La session parlementaire du 13 mai dernier fera date dans l’histoire de Maurice, car elle a marqué la fin des pratiques barbares par les services de sécurité du pays. On a peine à croire qu’une clause de notre Constitution, adoptée au moment de l’accession du pays à l’indépendance, a autorisé jusqu’à mardi dernier le recours à la torture. En effet, comme l’a souligné l’Attorney General, Gavin Glover, qui a présenté un amendement dans ce sens au Parlement mardi, alors que la clause 7 (1) stipule que « No person shall be subjected to torture or inhuman or degrading punishment or other such treatment », la clause suivante 7(2), « authorises the infliction of any description of punishment that was lawful in Mauritius on 11 March 1964 ». Ce qui, selon le Premier ministre, Navin Ramgoolam, ouvre la porte à de graves violations des droits humains par un régime oppressif décidé à défier les principes universels concernant l’intégrité physique et la dignité.
Le comité des Nations Unies contre la torture avait depuis longtemps, soit depuis 2017, constaté cette provision dans nos textes de loi et avait intimé le gouvernement de l’abroger. Pour ce comité, aucune justification ne peut être invoquée en aucune circonstance, qu’elle soit juridique, politique ou historique, pour permettre la torture ou des châtiments inhumains. Cet amendement constitue un pas en avant significatif pour les droits de l’homme à Maurice. Il renforce la protection constitutionnelle contre la torture et envoie un message clair que de telles pratiques sont interdites sans équivoque. Il répond également aux préoccupations soulevées par les organes internationaux de défense des droits de l’homme et démontre un engagement à faire respecter les droits fondamentaux de l’homme.
C’est un message fort adressé également à la force policière, qui est assez souvent accusée d’avoir recours à la violence. Des faits sont rapportés régulièrement dans les médias et le nombre de cas rapportés au Police Complaint Office en dit long. Ainsi, les forces de l’ordre seront désormais tenues d’avoir une approche plus humaine et plus professionnelle, même si elles sont appelées à traiter des situations difficiles. Un des derniers cas, qui a pratiquement été suivi en direct sur la page Facebook, a été la manière excessive dont la police a procédé à l’arrestation de l’activiste social George Ah Yan, figure très connue à Mahébourg et dans le pays.
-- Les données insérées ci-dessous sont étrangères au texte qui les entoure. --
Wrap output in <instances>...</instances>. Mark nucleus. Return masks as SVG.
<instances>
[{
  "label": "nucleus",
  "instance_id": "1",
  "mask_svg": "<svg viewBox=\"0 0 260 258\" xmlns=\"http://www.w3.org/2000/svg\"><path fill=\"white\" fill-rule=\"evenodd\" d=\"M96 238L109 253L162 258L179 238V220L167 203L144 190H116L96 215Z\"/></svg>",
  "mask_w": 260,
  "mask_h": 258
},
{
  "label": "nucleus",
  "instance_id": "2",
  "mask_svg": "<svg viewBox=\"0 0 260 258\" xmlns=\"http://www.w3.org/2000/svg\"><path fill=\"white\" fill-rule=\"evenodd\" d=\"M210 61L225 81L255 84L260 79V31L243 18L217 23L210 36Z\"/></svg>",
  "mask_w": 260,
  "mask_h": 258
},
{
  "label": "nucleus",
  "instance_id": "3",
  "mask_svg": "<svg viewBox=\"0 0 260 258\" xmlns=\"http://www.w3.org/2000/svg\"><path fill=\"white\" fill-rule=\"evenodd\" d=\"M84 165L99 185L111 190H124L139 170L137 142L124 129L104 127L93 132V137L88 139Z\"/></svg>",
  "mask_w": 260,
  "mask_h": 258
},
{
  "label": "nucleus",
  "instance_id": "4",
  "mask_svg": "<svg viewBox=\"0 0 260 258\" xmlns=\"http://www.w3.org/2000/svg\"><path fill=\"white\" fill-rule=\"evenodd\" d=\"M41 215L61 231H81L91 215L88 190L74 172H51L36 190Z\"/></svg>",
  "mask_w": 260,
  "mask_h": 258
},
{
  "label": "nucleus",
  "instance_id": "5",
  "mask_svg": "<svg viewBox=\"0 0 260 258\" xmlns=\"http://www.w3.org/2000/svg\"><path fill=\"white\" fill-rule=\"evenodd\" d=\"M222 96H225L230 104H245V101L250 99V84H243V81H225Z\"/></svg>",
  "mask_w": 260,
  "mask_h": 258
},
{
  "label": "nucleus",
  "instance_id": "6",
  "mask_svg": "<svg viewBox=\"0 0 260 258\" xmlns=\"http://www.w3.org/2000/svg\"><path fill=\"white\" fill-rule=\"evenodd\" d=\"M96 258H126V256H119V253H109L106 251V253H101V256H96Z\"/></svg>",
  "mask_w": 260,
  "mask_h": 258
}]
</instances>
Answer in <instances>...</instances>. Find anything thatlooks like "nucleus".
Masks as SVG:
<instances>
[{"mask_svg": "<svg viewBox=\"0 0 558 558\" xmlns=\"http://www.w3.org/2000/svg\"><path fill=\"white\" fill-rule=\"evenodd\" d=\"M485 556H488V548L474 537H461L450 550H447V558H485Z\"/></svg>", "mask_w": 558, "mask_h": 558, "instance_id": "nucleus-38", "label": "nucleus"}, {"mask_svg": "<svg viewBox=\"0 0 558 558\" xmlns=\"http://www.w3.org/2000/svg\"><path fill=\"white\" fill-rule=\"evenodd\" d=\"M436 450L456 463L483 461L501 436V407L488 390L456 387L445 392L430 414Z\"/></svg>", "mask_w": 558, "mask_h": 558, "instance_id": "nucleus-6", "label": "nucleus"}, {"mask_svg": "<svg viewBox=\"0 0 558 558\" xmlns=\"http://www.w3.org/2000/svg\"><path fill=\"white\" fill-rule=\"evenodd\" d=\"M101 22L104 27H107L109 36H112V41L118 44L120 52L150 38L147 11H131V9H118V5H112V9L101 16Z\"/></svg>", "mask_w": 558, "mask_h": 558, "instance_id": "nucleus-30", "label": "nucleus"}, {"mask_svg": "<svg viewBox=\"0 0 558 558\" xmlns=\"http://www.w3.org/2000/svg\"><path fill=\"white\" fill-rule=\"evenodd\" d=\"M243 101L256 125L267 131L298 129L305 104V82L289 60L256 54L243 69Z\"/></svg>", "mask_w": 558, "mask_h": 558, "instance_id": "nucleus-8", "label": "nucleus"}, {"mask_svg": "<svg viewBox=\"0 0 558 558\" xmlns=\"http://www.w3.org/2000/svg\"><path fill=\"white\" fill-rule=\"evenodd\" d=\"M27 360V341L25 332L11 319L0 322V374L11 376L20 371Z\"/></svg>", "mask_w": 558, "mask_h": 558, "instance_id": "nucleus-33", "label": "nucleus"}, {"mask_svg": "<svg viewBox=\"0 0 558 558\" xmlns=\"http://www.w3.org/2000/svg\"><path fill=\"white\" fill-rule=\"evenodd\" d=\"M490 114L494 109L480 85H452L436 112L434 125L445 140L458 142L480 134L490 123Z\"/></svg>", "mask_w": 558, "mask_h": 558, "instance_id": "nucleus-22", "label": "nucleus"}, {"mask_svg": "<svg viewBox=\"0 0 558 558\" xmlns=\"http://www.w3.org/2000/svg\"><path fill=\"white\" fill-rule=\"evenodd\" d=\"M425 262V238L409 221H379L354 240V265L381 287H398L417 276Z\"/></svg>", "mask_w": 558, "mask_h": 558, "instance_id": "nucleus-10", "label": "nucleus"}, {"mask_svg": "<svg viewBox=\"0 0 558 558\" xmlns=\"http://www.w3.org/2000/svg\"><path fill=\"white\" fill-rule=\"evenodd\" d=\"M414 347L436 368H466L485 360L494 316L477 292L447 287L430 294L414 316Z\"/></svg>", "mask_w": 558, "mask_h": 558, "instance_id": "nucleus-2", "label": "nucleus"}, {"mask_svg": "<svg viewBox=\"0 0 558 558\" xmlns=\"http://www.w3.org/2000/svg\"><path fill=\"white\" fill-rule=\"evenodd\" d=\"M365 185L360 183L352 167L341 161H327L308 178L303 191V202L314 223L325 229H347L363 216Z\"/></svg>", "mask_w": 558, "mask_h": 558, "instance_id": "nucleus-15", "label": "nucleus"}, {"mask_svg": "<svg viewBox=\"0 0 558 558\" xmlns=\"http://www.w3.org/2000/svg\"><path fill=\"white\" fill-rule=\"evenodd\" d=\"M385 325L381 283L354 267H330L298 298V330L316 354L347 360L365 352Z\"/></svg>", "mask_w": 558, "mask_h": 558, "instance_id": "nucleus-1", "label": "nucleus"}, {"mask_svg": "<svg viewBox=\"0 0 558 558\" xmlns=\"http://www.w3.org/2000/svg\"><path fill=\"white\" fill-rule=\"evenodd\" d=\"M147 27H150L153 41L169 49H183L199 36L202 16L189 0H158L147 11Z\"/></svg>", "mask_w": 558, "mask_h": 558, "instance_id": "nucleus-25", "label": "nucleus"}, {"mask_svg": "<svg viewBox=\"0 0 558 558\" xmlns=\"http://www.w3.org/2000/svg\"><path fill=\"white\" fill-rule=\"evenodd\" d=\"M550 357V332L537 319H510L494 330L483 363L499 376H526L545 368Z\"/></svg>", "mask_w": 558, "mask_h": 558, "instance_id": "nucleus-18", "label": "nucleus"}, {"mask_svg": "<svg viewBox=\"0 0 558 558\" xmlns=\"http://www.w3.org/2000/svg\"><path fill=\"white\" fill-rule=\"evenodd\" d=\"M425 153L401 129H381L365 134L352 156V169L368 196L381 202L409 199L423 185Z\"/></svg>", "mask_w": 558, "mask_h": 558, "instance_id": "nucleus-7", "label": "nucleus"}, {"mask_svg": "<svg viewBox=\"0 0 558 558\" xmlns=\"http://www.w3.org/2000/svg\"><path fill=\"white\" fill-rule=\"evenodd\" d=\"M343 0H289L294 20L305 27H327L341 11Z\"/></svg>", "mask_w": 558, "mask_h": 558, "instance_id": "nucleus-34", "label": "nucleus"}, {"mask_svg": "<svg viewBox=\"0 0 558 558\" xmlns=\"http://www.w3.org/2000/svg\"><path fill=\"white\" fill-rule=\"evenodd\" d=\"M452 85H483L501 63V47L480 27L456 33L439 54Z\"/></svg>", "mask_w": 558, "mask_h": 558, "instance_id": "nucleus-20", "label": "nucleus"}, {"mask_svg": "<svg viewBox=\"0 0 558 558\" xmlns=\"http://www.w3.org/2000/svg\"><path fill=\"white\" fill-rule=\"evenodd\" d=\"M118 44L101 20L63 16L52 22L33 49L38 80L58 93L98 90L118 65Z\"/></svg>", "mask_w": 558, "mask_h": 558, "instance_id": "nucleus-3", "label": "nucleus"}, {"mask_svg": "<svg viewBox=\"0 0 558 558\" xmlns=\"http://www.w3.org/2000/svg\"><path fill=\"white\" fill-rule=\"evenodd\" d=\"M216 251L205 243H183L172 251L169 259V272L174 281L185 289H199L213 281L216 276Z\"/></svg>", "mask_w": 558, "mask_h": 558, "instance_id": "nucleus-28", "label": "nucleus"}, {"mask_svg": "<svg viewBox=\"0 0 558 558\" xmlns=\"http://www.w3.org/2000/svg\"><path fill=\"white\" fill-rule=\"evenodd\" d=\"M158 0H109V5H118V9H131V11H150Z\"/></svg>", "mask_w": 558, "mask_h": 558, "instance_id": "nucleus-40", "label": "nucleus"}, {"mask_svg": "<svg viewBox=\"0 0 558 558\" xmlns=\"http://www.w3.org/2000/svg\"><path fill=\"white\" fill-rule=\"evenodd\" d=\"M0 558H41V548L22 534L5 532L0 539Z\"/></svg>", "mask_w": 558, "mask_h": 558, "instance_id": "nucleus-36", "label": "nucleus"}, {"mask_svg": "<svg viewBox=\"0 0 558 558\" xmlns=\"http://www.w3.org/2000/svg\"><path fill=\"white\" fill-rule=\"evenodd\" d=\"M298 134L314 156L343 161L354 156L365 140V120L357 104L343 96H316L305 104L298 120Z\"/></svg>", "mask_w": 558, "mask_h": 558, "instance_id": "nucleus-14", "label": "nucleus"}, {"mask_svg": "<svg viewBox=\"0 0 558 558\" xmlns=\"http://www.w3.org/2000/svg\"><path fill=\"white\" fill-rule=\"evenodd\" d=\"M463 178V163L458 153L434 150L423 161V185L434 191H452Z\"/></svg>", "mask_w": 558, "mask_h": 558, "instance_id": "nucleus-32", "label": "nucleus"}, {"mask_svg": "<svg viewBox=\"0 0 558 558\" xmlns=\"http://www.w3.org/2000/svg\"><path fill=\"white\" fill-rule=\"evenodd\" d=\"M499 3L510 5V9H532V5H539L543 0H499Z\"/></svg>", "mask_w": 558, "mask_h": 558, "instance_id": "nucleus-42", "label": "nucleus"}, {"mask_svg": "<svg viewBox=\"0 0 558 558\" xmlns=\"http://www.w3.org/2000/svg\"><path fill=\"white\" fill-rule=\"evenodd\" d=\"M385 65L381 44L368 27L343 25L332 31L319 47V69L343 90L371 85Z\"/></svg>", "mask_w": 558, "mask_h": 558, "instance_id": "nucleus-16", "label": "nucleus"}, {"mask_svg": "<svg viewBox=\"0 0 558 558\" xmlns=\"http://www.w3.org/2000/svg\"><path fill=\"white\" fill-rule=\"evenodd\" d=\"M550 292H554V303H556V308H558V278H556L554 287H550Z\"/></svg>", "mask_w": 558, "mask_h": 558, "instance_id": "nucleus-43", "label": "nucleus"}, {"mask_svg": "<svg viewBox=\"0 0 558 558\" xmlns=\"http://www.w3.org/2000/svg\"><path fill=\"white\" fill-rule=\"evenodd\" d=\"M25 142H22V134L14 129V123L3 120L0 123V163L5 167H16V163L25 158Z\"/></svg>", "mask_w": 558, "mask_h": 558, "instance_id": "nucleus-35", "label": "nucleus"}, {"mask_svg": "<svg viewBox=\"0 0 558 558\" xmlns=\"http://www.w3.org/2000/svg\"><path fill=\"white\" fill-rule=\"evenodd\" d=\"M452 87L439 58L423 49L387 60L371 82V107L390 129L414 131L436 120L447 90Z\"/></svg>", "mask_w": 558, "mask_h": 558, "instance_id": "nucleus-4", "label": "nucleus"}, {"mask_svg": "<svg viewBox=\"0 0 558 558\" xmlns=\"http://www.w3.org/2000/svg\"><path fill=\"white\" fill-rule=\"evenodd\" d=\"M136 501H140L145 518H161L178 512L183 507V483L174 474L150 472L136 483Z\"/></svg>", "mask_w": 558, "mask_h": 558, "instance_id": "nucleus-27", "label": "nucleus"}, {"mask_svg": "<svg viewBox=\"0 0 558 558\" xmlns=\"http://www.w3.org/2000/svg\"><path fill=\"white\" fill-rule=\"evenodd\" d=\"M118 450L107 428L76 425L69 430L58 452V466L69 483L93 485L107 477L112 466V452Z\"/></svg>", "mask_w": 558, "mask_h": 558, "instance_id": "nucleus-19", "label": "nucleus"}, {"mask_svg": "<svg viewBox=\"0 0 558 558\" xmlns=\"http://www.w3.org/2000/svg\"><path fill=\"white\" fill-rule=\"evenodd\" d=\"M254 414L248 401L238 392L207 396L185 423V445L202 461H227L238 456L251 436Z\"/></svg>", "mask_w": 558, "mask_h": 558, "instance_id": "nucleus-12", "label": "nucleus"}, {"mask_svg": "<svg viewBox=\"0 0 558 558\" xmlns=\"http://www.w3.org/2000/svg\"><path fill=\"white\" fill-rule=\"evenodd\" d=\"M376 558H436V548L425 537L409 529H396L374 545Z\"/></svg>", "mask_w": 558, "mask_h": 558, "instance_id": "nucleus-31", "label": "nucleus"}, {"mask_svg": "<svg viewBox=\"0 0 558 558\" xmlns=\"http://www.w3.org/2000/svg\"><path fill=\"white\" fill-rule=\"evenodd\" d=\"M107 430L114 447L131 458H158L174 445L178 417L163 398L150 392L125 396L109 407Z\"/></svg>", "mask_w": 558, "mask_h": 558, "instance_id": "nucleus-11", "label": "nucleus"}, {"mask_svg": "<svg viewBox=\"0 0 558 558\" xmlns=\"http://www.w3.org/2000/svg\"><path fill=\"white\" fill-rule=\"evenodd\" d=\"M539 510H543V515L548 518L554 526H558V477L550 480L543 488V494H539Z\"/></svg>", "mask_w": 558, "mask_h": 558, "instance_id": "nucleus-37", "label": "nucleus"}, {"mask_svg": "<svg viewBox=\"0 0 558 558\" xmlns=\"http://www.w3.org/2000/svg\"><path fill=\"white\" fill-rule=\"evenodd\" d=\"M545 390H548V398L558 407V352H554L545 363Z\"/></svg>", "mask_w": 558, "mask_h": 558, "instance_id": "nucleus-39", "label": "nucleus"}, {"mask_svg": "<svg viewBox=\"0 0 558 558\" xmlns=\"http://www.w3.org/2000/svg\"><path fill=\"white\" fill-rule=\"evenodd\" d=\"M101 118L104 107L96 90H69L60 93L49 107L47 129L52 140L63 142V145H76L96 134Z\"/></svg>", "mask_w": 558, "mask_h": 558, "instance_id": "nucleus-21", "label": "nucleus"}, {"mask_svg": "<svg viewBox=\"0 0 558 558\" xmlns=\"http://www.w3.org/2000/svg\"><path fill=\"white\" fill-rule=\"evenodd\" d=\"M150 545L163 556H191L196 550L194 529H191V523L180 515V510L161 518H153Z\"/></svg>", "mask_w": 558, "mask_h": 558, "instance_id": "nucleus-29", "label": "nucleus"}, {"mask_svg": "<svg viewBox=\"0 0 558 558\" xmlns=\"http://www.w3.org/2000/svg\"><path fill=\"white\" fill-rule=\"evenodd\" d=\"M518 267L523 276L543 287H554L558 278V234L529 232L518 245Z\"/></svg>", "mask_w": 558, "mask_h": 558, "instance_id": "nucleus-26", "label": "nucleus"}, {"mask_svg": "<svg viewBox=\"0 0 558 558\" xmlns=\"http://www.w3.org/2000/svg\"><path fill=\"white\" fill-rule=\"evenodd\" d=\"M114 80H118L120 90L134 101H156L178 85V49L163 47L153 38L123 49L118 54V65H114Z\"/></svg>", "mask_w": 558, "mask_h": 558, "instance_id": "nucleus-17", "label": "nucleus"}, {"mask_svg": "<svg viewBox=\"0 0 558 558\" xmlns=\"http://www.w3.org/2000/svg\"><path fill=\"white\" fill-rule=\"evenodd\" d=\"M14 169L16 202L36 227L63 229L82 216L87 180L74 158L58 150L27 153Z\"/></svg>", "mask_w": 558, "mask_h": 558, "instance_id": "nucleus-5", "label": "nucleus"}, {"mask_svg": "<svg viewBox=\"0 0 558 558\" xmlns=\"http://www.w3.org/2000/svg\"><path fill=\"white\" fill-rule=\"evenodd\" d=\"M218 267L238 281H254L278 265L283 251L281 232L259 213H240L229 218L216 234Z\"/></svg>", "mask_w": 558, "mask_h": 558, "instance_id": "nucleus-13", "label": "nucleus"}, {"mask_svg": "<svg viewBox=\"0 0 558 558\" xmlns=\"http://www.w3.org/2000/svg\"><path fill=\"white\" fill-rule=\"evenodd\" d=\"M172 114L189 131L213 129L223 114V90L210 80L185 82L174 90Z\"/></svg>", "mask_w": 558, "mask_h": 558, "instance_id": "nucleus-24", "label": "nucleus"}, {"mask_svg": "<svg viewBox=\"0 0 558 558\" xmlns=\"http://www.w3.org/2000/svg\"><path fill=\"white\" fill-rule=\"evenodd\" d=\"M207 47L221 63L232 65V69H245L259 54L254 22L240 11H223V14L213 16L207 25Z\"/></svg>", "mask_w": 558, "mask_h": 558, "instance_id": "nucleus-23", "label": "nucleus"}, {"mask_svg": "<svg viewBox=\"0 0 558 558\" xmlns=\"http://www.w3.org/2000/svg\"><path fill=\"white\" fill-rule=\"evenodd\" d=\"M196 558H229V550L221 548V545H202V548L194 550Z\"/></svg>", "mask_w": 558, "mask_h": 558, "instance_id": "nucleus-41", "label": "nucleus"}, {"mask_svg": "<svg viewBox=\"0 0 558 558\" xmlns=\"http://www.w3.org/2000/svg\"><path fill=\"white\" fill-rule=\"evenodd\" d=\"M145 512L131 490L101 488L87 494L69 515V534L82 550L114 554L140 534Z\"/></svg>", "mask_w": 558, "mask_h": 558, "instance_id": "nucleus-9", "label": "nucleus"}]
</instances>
D’ailleurs, ce dernier, qui a recueilli beaucoup de témoignages de sympathie, ne compte pas rester les bras croisés.
Le deuxième changement historique apporté à nos textes de loi mardi concerne la section 242. Cette section du code pénal, présentée toujours par l’Attorney General, a été qualifiée « d’excuse de l’époque coloniale pour la violence basée sur le genre » par le député Kushal Lobine. « Ce projet de loi ne se contente pas d’actualiser notre loi; il défend la dignité de chaque personne, aligne nos statuts sur notre Constitution, respecte les obligations internationales et encadre une fiction juridique selon laquelle certains meurtres sont excusables parce qu’ils sont émotionnels. »
La ministre Arianne Navarre Marie, militante féministe également, souligne que dans la logique historique, la section 242 du Code pénal justifie les féminicides en offrant une excuse légale à un mari tuant sa femme en flagrant délit d’adultère, alors que la loi ne s’applique pas au mari. L’abrogation de la section 242 du Code pénal veut dire que tout cas d’homicide, de blessure et de coups infligés par un mari ou un conjoint en cas d’adultère ne sera plus considéré comme excusable.
Ainsi, l’adultère ne pourra plus servir de prétexte ou d’excuse pour violenter ou tuer une personne. « Nous mettons fin à un système patriarcal de notre société et qui a trop duré », insiste la ministre. L’Attorney General ne compte pas s’arrêter en si bon chemin dans le sens de la libération de la femme en annonçant la présentation prochaine d’un Domestic Abuse Bill, qui, entre autres, condamnera le viol conjugal. « Il est inadmissible qu’une femme puisse être contrainte, sous prétexte du mariage, que l’union légale puisse être invoquée pour priver une personne de son consentement et de son intégrité », insiste la ministre.
Le Premier ministre a annoncé que ces amendements ne sont que le prélude d’autres changements à venir. Il a annoncé la constitution prochaine du Constitutional Review Council.